__SUPPLIED PASSAGE__

• • •

Spencer Hulsey, Class of 2020

Spencer Hulsey, Class of 2020

I grew up on a farm in rural Illinois about two hours south of campus. Here, I raised chickens and bees and spent a considerable amount of time both climbing trees and subsequently falling out of trees. The minimal light pollution where I lived might have, in part, fostered my love of space, stars, and physics in ways that few classrooms could. However, it wasn't until I had the opportunity to visit the UIUC campus for a high school biology competition that I decided that physics was absolutely the way to go. By pure chance, a friend of mine was attending a physics lecture and asked me to join during the competition's lunch break. I clearly remember that day's lecture; Mats Selen demonstrating his trust in the conservation of energy with a bowling ball pendulum. How could I ever choose biology when physics is just more fun?!

Physics majors not having time for fun is an unfortunate misconception. I have so many fond memories from my time at Illinois Physics: helping build a science-based escape room, a trip to Fermilab, hosting liquid Nitrogen ice cream parties and making life-long friends while bonding over the pain Lagrangians wrought. Looking back, one thing that sticks out is how welcoming our department was. I never struggled to find help on a homework problem, knowing I could simply walk into the student interaction room and ask someone.

Outside of the classroom, UIUC boasts a wealth of things to do and people to do things with! Most of my classmates were engineers of some flavor, and each brought with them a niche and interesting passion: building robots, making music, flying drones, wiring breadboards, or making scientifically-sound bread! Student get-togethers were never boring. My closest friend group from my undergraduate days—about 12 of us whose schedules timed out in such a way that we shared a decent number of classes—would often study together. By the end of the course sequence, we all pitched in, bought T-shirts commemorating our professor, and then got ice cream together after the final. It was gloriously goofy.

• • •

__PROBLEM DETAILS__
Resume Spencer Hulsey's reflection on studying physics at Illinois, writing on from its last sentence.

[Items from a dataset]
• • •

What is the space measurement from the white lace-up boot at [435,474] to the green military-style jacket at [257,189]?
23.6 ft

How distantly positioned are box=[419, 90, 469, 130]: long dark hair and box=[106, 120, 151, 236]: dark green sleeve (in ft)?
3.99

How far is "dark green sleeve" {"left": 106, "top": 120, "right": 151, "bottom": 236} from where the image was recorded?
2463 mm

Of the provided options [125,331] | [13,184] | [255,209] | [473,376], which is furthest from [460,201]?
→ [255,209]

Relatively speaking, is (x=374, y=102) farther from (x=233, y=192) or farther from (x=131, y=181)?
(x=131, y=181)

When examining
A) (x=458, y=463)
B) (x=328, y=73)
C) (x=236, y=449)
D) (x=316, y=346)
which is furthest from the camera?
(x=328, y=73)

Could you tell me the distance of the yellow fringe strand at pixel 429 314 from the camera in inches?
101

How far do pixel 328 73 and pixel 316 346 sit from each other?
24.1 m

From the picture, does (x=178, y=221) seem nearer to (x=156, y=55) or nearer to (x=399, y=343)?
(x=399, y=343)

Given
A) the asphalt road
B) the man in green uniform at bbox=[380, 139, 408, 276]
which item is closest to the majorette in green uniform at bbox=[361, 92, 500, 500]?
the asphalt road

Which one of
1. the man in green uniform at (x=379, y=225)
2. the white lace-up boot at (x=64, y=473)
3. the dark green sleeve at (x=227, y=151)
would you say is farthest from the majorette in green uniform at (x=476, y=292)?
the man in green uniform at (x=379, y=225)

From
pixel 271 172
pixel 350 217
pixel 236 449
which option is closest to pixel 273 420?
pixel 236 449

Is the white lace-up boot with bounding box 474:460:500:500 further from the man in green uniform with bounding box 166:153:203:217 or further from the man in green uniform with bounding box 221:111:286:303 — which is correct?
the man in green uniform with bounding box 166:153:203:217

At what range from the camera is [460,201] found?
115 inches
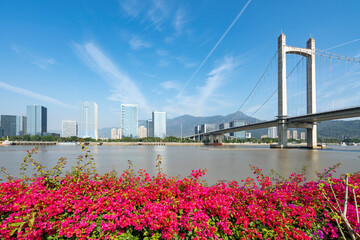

• • •

__REPLY TO THE TASK__
Without a doubt, the highlight of my time on campus was my work with the student outreach group Physics Van. There’s something about seeing the excitement on kids’ faces when they get to ride a hoverboard or watch a trash can explode that simply can't be beat! I really learned what it meant for me to be a physics student. More importantly, I learned what I wanted to be after I graduated—a STEM advocate who can share a love of science with others.

Immediately after graduation, I started working at Epic, a healthcare software company in Madison, WI. Not exactly science outreach, but I graduated during a pandemic after all. I was one of 502 physics majors working for the company, and, despite there being 10,000+ staff members, we gravitated towards each other almost inexplicably. However, I knew a career in physics outreach was what I wanted more than anything, and when an opportunity to run STEM outreach programs for the University of Wisconsin came up, I applied.

Now, I build hands-on physics demos for youth campus events and set up outreach programs around the state. I am applying the same physics that I learned in class, such as electron transition levels and the concepts behind triboelectric nanogenerators, to make science kits for middle schoolers. I have even reached out to my former physics professors for advice and ideas! As a faculty member on a different campus, I have learned to appreciate all of the wonderful things that University of Illinois had to offer. Very few places seem to have what we have.

A final few words of advice to current and future physics majors: get sleep (when you can) and join Physics Van!